▶ [GIVEN TASK A]: In the passage on Whig history, list every factor to which, per the medieval historians' account, the growth of scientific knowledge was a process of accommodation and resistance.

━━━━━━━━━━

I agree with Tony that my definition of Whig history differs
somewhat from Butterfield's original conception. However, my
emphasis on the "inevitability" of a particular group's victory
in a Whiggish account is equivalent to the focus of Tony's
reformulation of Butterfield -- Whig history is the production of
a story that ratifies (if not glorifies) the present by
emphasizing a particular set of principles regarding the nature
of "progress." What is essential to recognize is that behind any
Whig history is the *present's* principles of justification for
knowledge--the historian's evaluation of the past is guided by
the rules of justification used among the historian's
contemporaries.
This leads immediately to my response to Tony's remark: "We are
surely concerned with the history of ideas and structures rather
than groups. Hence Ross's 'losers' and 'winners' aren't relevant.
To the extent that there is a current consensus, we are all
(apparent) 'winners.'" Surely what is important for those who
want to write histories of ideas is the *evaluation* of those
ideas, and when historians choose to evaluate ideas by the
principles of justification for which there is a current
consensus, they are aligning themselves with the "group" (call it
a "scientific community" if you want) which is, as Tony himself
says, apparently the "winners." Whig history will surely follow.
(BTW, I take the efforts to show why person or group "X" should
be incorporated into the canon of *our* history as a branch of
Whig history).
The announcement of the death of Whig history of economics is
therefore also the announcement that, among other things,
historians of economics today are choosing to evaluate ideas in
the context of the principles of justification contemporaneous
with the ideas being studied. Or to be more precise, many
historians of economics today are interested in how the ideas of
past economists were accommodated to the contemporary principles
of justification, and how they simultaneously resisted those
principles (and hence de-/re-constructed those principles).
Because the process of accommodation and resistance within
economics has to be set in, and is in fact an integral part of,
society's ongoing re-evaluation of those principles, non-Whig
history of economics does not distinguish between internal and
external factors. What matters is the answer to the question: how
did that process of accommodation and resistance work in this
particular instance?
Tony closes with the questions "Can we tell the story of the
history of science in terms of the growth of knowledge? Can we do
so for economics?" and responds with an account of the history of
science which suggests that we arrived at a "better criterion for
judging theories." It would be hard for me to disagree with Tony
regarding the judgement that the new criteria were "better"
because every institutional aspect of my discursive context
depends upon the preferential status our society gives to
science. Yet I must say that discussions with medieval historians
of science suggest to me that the story of the "growth" of
scientific knowledge is not one from error (Church/
Aristotelianism) into truth (Newtonian science), but rather an
interlocking set of processes of accommodation and resistance to
church traditions, empirical evidence, philosophical traditions,
new technologies, political movements, social norms (e.g., whom do
you trust?), etc. Furthermore, and this is a point I will return
to in a moment, we learn a lot more about the processes of
accommodation and resistance within our own intellectual
traditions by studying medieval history of science as an
interlocking set of processes of accommodation and resistance than
we do showing why the Church was "wrong" and Newton "right"

━━━━━━━━━━

▶ [GIVEN TASK B]: Give the lines of the records from the line with "How do you rank" to the line with "3. the tree branch at point (613, 27)" as a numbered list, leaving out blank lines.

▶ [RECORDS FOR PROCESSING]:

━━━━━━━━━━

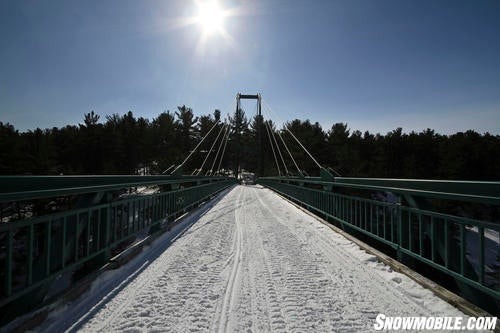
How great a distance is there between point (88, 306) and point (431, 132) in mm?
63693

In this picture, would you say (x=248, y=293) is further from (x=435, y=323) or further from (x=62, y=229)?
(x=62, y=229)

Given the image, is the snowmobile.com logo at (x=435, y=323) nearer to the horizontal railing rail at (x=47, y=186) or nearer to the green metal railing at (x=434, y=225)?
the green metal railing at (x=434, y=225)

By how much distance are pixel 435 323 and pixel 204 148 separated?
2171 inches

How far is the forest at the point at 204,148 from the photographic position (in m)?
30.6

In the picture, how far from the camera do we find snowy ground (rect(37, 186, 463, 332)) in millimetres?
2180

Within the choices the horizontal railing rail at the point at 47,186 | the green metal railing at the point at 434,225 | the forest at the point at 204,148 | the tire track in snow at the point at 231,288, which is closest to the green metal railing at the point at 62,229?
the horizontal railing rail at the point at 47,186

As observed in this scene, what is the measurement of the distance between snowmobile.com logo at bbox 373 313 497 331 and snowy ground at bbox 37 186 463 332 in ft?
0.26

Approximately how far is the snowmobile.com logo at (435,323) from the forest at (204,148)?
84.0 ft

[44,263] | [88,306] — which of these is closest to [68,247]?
[44,263]

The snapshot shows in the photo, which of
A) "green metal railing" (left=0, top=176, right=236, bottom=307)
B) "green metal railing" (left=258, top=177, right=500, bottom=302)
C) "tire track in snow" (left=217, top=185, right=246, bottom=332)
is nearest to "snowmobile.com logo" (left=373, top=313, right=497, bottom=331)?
"green metal railing" (left=258, top=177, right=500, bottom=302)

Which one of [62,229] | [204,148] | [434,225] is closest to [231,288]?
[62,229]

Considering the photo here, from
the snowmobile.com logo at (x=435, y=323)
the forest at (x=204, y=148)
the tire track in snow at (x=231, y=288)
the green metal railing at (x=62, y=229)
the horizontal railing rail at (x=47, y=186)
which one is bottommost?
the tire track in snow at (x=231, y=288)

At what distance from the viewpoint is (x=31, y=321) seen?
2.07m

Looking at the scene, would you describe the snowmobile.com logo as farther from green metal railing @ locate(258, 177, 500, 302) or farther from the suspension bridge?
green metal railing @ locate(258, 177, 500, 302)
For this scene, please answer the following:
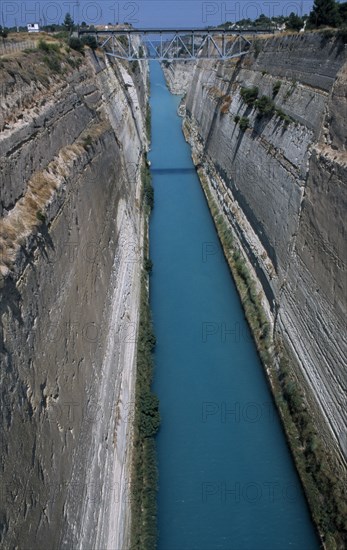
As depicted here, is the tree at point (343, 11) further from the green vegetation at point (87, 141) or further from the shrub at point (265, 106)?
the green vegetation at point (87, 141)

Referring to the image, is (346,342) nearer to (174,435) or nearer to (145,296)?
(174,435)

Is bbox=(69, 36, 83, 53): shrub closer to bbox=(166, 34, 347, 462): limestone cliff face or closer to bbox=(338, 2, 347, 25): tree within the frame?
bbox=(166, 34, 347, 462): limestone cliff face

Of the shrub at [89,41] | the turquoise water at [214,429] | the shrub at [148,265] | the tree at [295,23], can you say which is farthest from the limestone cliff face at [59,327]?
the tree at [295,23]

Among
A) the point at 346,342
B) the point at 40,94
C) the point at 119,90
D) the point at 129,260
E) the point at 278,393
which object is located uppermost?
the point at 40,94

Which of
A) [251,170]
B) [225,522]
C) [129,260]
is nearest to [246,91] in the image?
[251,170]

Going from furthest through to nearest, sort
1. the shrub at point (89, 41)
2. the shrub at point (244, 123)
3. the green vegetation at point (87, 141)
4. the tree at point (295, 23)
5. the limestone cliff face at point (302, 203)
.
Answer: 1. the shrub at point (89, 41)
2. the tree at point (295, 23)
3. the shrub at point (244, 123)
4. the green vegetation at point (87, 141)
5. the limestone cliff face at point (302, 203)

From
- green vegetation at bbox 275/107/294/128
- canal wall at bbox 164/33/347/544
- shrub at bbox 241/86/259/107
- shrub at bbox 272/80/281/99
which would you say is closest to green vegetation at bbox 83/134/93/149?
canal wall at bbox 164/33/347/544

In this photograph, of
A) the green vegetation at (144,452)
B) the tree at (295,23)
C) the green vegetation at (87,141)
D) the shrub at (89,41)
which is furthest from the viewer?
the shrub at (89,41)
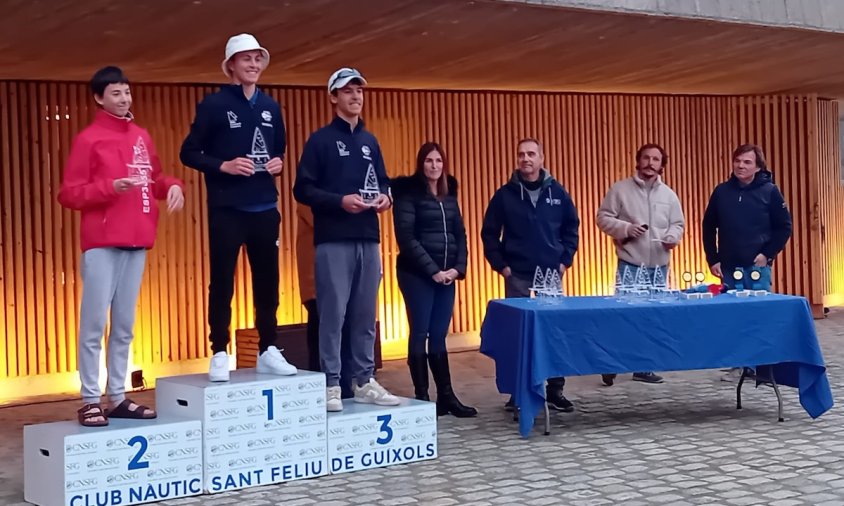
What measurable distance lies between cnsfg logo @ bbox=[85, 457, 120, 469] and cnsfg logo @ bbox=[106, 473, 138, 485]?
0.17 feet

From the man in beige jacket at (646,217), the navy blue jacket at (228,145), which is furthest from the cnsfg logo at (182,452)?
the man in beige jacket at (646,217)

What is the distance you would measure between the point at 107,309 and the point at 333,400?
3.94 ft

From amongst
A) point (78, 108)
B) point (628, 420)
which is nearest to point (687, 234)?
point (628, 420)

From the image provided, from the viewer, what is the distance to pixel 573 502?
474 centimetres

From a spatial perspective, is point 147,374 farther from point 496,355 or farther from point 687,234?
point 687,234

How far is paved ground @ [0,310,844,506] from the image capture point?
192 inches

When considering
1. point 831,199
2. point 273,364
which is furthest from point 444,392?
point 831,199

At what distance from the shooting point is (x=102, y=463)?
4734 millimetres

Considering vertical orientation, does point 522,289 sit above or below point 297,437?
above

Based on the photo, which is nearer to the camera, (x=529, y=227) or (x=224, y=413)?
(x=224, y=413)

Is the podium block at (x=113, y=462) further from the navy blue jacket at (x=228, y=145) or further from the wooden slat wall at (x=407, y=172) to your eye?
the wooden slat wall at (x=407, y=172)

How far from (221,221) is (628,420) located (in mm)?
2775

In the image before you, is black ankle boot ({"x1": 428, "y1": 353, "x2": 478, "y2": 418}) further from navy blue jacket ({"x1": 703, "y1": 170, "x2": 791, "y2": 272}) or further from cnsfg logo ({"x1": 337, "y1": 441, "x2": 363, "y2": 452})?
navy blue jacket ({"x1": 703, "y1": 170, "x2": 791, "y2": 272})

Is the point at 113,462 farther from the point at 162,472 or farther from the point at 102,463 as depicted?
the point at 162,472
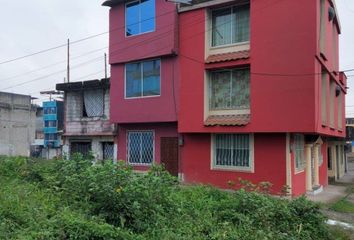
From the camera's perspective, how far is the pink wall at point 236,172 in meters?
16.5

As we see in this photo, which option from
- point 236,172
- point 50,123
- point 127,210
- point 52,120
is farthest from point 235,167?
point 50,123

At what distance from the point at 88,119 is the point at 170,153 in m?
6.12

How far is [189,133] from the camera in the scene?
19078mm

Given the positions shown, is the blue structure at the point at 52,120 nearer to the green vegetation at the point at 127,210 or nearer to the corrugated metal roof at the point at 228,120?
the corrugated metal roof at the point at 228,120

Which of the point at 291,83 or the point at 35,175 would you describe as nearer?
the point at 35,175

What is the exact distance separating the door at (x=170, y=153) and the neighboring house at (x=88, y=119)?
3280 mm

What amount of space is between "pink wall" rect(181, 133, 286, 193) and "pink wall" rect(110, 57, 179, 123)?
1651 millimetres

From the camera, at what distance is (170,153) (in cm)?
1988

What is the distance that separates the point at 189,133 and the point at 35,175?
409 inches

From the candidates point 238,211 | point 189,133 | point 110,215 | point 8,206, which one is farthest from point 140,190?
point 189,133

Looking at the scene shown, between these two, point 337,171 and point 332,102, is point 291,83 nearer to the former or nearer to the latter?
point 332,102

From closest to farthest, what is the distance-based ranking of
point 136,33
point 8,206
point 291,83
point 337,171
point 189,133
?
point 8,206 < point 291,83 < point 189,133 < point 136,33 < point 337,171

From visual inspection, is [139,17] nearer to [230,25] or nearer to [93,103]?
[230,25]

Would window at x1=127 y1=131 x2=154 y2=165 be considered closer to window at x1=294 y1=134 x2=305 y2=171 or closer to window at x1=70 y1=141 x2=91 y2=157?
window at x1=70 y1=141 x2=91 y2=157
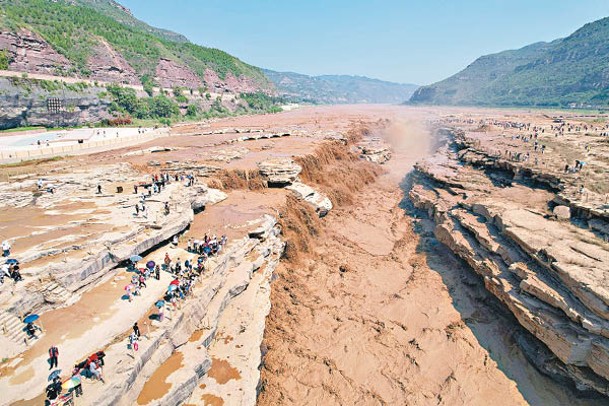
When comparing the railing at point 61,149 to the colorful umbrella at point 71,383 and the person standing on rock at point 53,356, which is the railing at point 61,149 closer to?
the person standing on rock at point 53,356

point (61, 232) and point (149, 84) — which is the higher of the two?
point (149, 84)

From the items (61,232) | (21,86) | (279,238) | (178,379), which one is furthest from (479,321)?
(21,86)

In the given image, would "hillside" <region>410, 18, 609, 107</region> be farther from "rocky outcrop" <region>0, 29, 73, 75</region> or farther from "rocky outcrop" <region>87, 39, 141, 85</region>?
"rocky outcrop" <region>0, 29, 73, 75</region>

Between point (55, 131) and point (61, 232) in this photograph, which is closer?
point (61, 232)

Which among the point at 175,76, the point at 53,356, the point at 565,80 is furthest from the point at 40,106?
the point at 565,80

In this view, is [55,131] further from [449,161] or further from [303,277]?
[449,161]

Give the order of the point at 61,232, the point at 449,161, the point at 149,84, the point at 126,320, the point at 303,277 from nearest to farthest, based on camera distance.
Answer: the point at 126,320 → the point at 61,232 → the point at 303,277 → the point at 449,161 → the point at 149,84

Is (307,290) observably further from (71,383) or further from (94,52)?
(94,52)
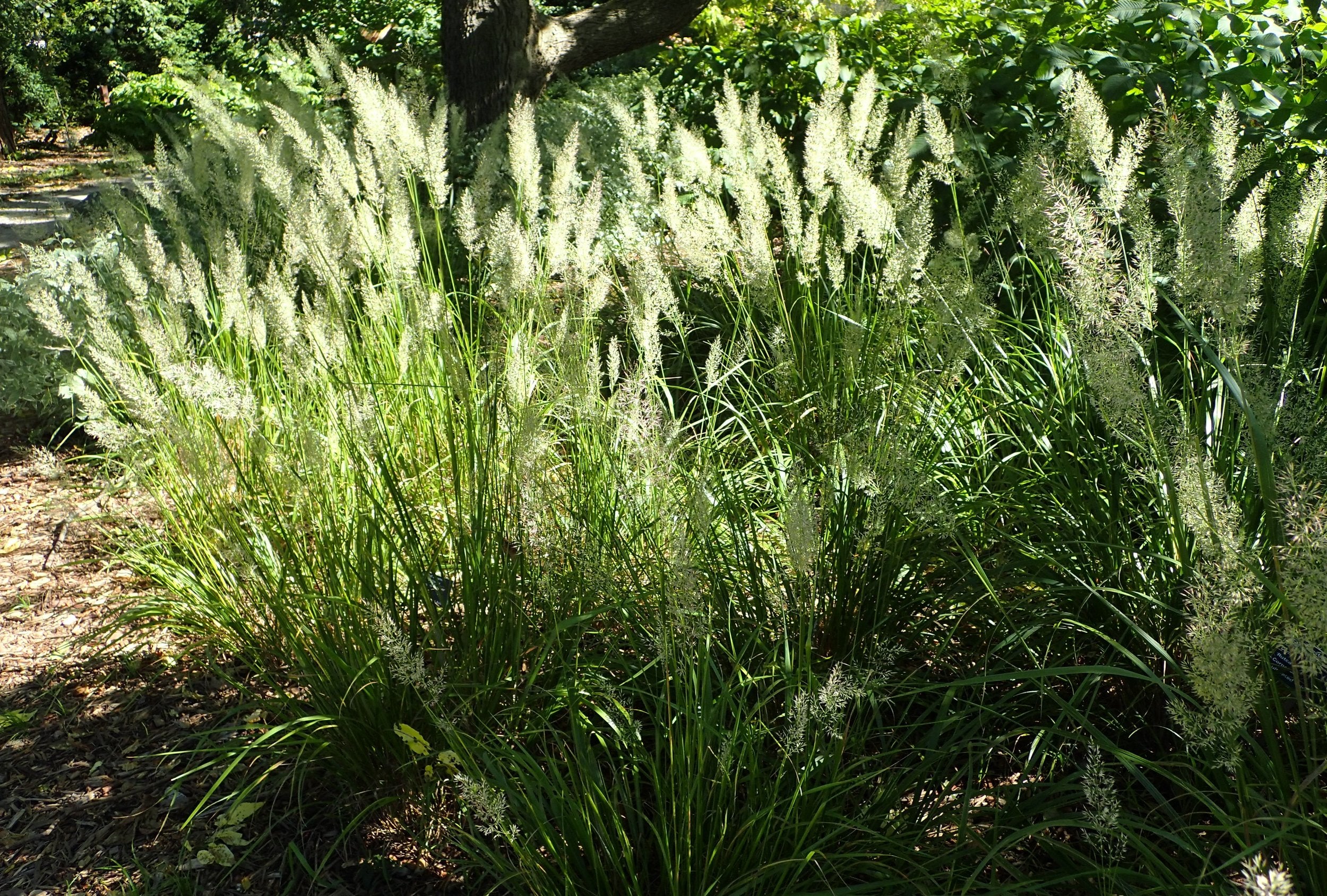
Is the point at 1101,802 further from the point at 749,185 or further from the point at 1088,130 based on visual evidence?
the point at 749,185

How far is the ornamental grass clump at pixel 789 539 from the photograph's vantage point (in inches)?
79.5

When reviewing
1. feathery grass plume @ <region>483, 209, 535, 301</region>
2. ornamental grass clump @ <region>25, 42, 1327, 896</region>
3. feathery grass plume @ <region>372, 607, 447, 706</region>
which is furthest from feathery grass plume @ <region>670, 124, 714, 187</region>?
feathery grass plume @ <region>372, 607, 447, 706</region>

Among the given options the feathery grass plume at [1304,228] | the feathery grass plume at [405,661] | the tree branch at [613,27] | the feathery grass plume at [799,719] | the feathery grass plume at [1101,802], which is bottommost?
the feathery grass plume at [1101,802]

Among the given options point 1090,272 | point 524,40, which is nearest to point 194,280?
point 1090,272

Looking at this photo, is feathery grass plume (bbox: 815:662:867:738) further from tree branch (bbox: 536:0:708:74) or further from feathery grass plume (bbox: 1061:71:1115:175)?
tree branch (bbox: 536:0:708:74)

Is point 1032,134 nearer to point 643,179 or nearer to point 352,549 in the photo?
point 643,179

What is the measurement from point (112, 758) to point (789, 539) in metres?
2.33

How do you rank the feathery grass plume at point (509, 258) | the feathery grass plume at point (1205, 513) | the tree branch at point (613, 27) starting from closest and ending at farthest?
1. the feathery grass plume at point (1205, 513)
2. the feathery grass plume at point (509, 258)
3. the tree branch at point (613, 27)

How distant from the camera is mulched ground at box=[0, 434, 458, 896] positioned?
2.69 m

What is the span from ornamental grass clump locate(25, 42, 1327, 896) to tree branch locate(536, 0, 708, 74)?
15.5 ft

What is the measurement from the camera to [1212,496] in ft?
6.12

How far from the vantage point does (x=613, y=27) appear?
8148 mm

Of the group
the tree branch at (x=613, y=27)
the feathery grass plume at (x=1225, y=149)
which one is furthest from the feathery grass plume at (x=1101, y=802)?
the tree branch at (x=613, y=27)

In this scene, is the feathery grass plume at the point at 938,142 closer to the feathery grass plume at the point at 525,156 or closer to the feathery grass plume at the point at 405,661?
the feathery grass plume at the point at 525,156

━━━━━━━━━━

▶ [FULL SOLUTION A]:
- church traditions
- empirical evidence
- philosophical traditions
- new technologies
- political movements
- social norms

▶ [FULL SOLUTION B]:
1. How do you rank the feathery grass plume at point (509, 258) | the feathery grass plume at point (1205, 513) | the tree branch at point (613, 27) starting from closest and ending at farthest?
2. 1. the feathery grass plume at point (1205, 513)
3. 2. the feathery grass plume at point (509, 258)
4. 3. the tree branch at point (613, 27)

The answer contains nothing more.